Wednesday, November 14, 2012

Recommended fitness books

Wow! When I started working on this article, I did not expect it would turn out to be so long. I apologize if you find it bothersome, but one has to be fair in his labor of love, right? After all, this will hopefully give you a better insight into what to expect of these products.

One of my earlier posts touched upon the need to include some sort of organized and regular physical preparation regimen into your training. While that post was received with approval by several of the people whose opinion I care for, some others were asking if there was some sort of aid that could help them in putting together a strength & conditioning program that would fit their need. Since all of those inquiries came from the people from the domain of martial arts[i], here are my recommendations…


Yeah, the title threw me off a bit at first as well. However, if there was ever a book whose title claims to be ultimate something, and delivered – than this is the one! What makes it so good is the fact that the author addresses some very important topics that are almost never seen in other books, as well as his approach to the subject. This manual takes the first place in this review for a reason, although the next two are good and have something unique to offer. However, if you were to obtain any two books mentioned here, make sure that one of them is the “Ultimate MMA Conditioning”.

Namely, from the very get go of the book, Jamieson stresses what is probably the hallmark of his method – individual needs of each particular athlete/fighter! Once his fundamental training philosophy is set like that, it dictates the presentation of the material throughout out chapters that follow. Another think is that the author believes into his customers/readers needing to know all the WHYs of doing the things he preaches (now you understand my inclination to this book J ).
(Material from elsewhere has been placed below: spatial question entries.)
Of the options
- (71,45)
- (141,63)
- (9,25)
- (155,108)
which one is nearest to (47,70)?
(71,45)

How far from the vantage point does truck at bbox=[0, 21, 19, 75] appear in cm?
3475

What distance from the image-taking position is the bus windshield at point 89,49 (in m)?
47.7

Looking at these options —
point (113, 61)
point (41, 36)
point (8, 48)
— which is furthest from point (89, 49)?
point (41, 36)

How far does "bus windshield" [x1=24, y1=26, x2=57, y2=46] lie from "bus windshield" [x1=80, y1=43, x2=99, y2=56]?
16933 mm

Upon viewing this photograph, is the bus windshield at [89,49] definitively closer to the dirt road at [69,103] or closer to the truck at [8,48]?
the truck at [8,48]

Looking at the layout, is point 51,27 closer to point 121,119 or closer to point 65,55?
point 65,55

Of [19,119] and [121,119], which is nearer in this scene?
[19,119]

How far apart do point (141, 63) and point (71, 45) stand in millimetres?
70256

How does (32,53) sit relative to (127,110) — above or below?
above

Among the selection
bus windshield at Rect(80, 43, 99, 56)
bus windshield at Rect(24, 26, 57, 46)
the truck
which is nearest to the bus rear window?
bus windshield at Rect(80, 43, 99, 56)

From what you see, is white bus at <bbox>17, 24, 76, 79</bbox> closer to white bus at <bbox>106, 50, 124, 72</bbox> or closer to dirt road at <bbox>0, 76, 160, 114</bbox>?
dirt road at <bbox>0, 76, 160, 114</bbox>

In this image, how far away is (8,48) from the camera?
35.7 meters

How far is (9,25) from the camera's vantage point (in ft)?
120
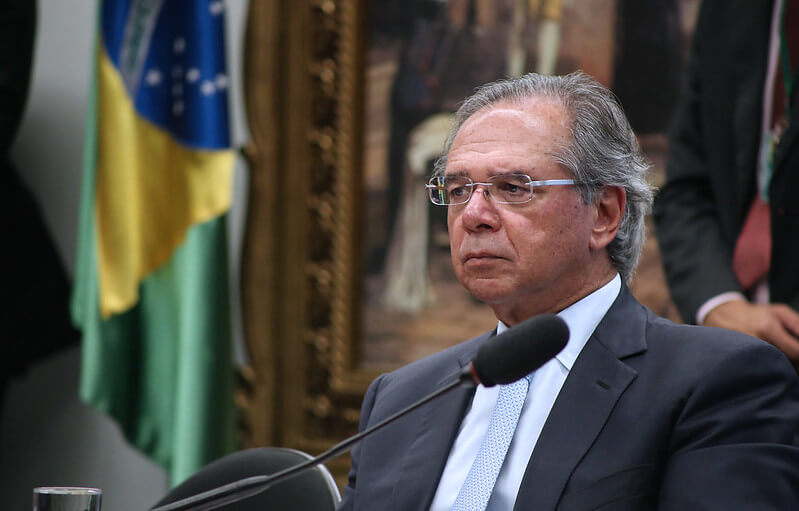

As a result, he discusses the scientific rationale for each of the training methods he uses, but instead of trying to sound like an authority by making it all sound beyond the reach of a mere mortal, everything is rather nicely broken down and simplified to the point needed for the best possible comprehension. If you still do not get it…well, I guess you should have paid more attention during the science classes back in school.

The book starts with the chapter that points to most common mistakes that fighters make in attempt to work on their physical preparation, and then progresses to laying foundation for the proper planning. To that end, he stresses a few necessary principles:
-         the role of strength and conditioning; probably best summed by Jamieson himself as “developing the ability to effectively utilize their skills as fast and as long as possible”. If you prefer it in other words, the best possible transfer of your training into your performance.
-         biological power; essential concept for having a better look at the “bigger picture” of your training. Once you have a grasp of this, everything else falls in place much easier.
-         systematic approach to physical preparation; here the author explains how the operative systems of the body (depicted in the previous section) work together, and what sort of developments are looked for in cohesion, in order to make one’s training effective.
-         specificity of adaptation; a short section but a must read! This is where most program will either succeed or fail, and understanding the need for desired physiological adaptation is crucial for being in the former group.
-         general adaptation syndrome; Again, why the whole is bigger than the sum of its parts, and why your training needs to be systematic.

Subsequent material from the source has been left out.